===== Excerpt =====

Electronic Design

Is Your Personal Computer A CUDA-Enabled Speed Merchant?

Sometimes I don’t hear a rumble until it becomes a roar. I’m not sure if CUDA has become a roar yet, but my ears have perked up based on a bunch of announcements I’ve received over the past few months. If CUDA hasn’t registered on your radar yet, here’s a brief summary.

CUDA, which stands for Compute Unified Device Architecture, is a C language environment developed by Nvidia Corp. (www.nvidia.com) to solve complex computational problems in a fraction of the time it usually takes using conventional methods. With CUDA, programmers can create software that taps into the many-core parallel processing power of graphics processors or GPUs.

For example, Manifold.net (www.manifold.net), which is a leading supplier of Geographic Information Services (GIS), has converted its software to the CUDA platform. With the CUDA configuration, calculations that previously took 20 minutes to complete are now done in 30 seconds, while those that took 30 to 40 seconds are now real-time. More importantly, I think, is the reaction of people like Dimitri Rotow, a product manager at Manifold.net.

“It is not an exaggeration to say that Nvidia CUDA technology could be the most revolutionary development in computing since the invention of the microprocessor,” Rotow said. “It’s fast, inexpensive, and loaded with potential. Nvidia CUDA is so important that all Manifold users should insist that the computer hardware they procure is CUDA-enabled.”

CUDA CENTER OF EXCELLENCE
Another news item that caught my eye concerned a collaboration between Nvidia and the University of Illinois at Urbana- Champaign (UIUC). Back in June, UIUC was named as the world’s first CUDA Center of Excellence. In addition to the appointment, Nvidia donated $500,000 to the university for the development of parallel computing facilities and the continuation of its research programs.

=====

- [Exercise brief] Continue the article about CUDA from the point at which it stops. The rows that come after this note are not required.

===== Excerpted data =====

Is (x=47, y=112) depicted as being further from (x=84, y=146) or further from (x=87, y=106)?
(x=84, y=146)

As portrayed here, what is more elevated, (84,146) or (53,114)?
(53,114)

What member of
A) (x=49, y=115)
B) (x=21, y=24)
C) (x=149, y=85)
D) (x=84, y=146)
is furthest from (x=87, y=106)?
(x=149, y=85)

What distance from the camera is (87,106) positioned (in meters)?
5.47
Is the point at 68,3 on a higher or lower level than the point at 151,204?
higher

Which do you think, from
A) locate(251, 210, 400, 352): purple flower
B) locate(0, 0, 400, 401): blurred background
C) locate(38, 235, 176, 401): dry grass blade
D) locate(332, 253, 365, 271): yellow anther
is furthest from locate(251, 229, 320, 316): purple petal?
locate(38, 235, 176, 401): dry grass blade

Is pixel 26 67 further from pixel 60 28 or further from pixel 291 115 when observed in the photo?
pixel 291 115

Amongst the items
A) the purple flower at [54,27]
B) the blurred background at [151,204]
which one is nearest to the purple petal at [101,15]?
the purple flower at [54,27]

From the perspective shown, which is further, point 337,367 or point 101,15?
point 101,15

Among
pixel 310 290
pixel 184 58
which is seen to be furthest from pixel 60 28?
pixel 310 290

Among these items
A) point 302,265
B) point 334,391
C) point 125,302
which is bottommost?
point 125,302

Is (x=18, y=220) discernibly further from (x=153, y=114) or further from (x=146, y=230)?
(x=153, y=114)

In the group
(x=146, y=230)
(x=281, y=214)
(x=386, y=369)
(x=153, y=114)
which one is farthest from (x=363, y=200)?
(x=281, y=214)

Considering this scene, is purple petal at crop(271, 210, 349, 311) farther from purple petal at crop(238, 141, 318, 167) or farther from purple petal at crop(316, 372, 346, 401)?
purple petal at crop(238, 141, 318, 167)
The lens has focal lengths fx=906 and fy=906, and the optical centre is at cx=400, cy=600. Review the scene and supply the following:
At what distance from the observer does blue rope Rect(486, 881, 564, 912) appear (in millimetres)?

=====
===== Excerpted data =====

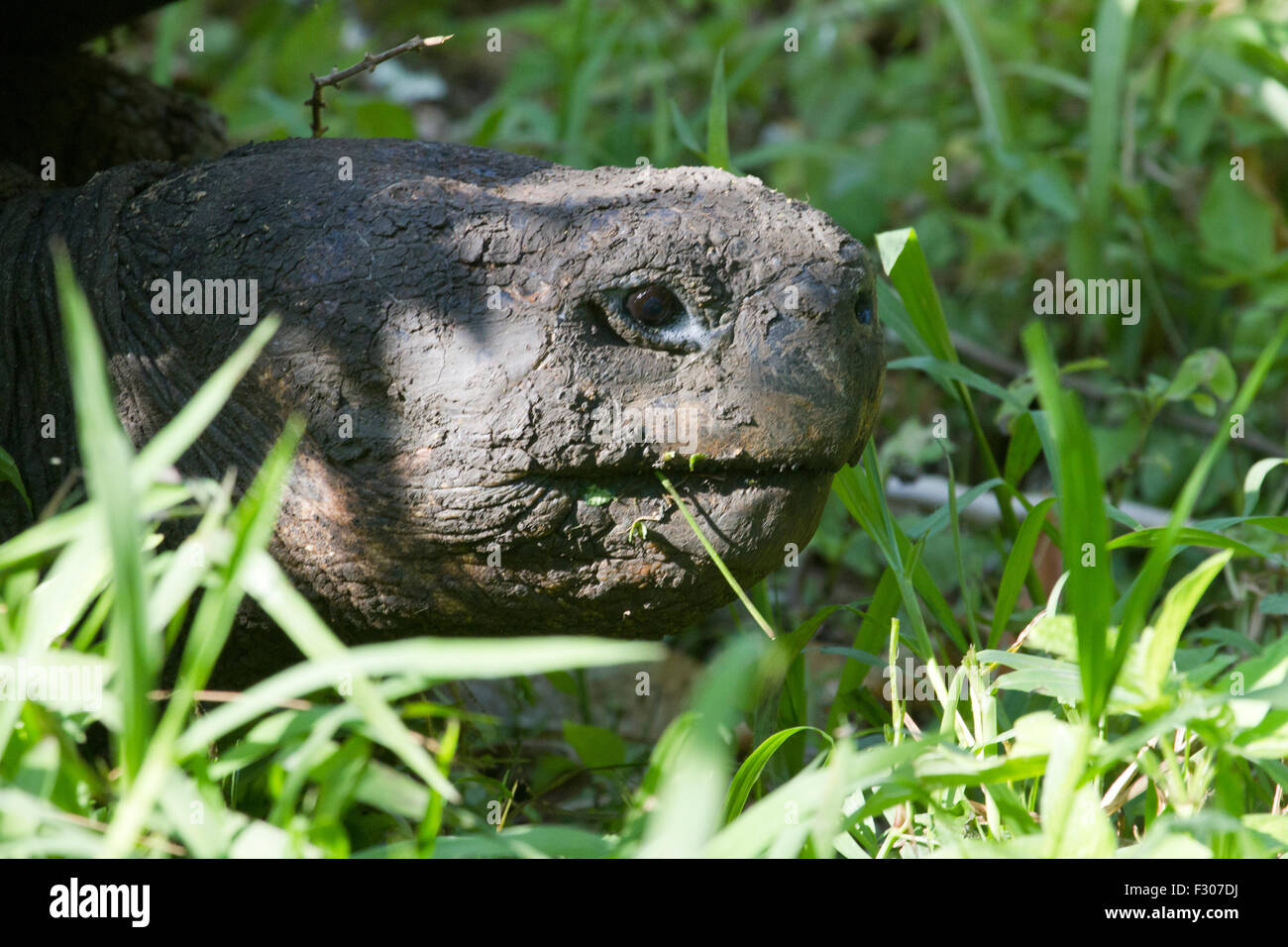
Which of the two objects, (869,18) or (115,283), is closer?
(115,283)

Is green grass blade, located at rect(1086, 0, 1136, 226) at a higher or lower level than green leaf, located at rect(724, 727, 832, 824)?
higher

=====
===== Excerpted data =====

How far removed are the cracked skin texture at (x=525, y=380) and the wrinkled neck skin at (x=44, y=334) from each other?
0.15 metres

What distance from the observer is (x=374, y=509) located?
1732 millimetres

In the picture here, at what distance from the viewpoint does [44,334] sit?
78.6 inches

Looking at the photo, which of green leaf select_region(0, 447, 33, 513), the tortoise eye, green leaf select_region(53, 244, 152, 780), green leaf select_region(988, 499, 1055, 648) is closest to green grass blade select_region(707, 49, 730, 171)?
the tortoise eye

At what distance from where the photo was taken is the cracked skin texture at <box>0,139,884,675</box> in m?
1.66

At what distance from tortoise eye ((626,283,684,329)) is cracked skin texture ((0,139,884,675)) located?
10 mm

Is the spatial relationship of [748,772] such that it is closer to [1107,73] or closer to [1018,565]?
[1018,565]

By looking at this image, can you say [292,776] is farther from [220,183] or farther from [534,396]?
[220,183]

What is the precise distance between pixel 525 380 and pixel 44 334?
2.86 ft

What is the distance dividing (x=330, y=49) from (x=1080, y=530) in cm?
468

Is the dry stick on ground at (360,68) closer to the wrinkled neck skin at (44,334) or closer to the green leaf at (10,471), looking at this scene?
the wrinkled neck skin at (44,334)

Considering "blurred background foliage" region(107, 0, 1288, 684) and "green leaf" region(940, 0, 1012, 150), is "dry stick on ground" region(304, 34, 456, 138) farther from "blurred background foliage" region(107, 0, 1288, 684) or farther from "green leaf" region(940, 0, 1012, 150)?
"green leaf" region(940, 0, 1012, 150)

=====

- [Response to the task]
The Theoretical and Computational Biophysics Group at UIUC was one of the first research groups to leverage the parallel architecture of the GPU to accelerate its research in computational biophysics. It has successfully accelerated NAMD/ VMD, a popular parallel molecular dynamics application that analyzes large biomolecular systems.

“We’re very excited to partner with Nvidia and anticipate that together we will achieve breakthroughs in biomedicine, leading to a better understanding of disease and more effective treatments,” said Klaus Schulten, Swanlund Professor of Physics and director of the Theoretical and Computational Biophysics Group at Illinois (www.ks.uiuc.edu). “This generous gift will be a great stimulus for Illinois’ team of outstanding young programmers. It will help to extend their ranks and equip them with the necessary tools to advance computing in decades to come.”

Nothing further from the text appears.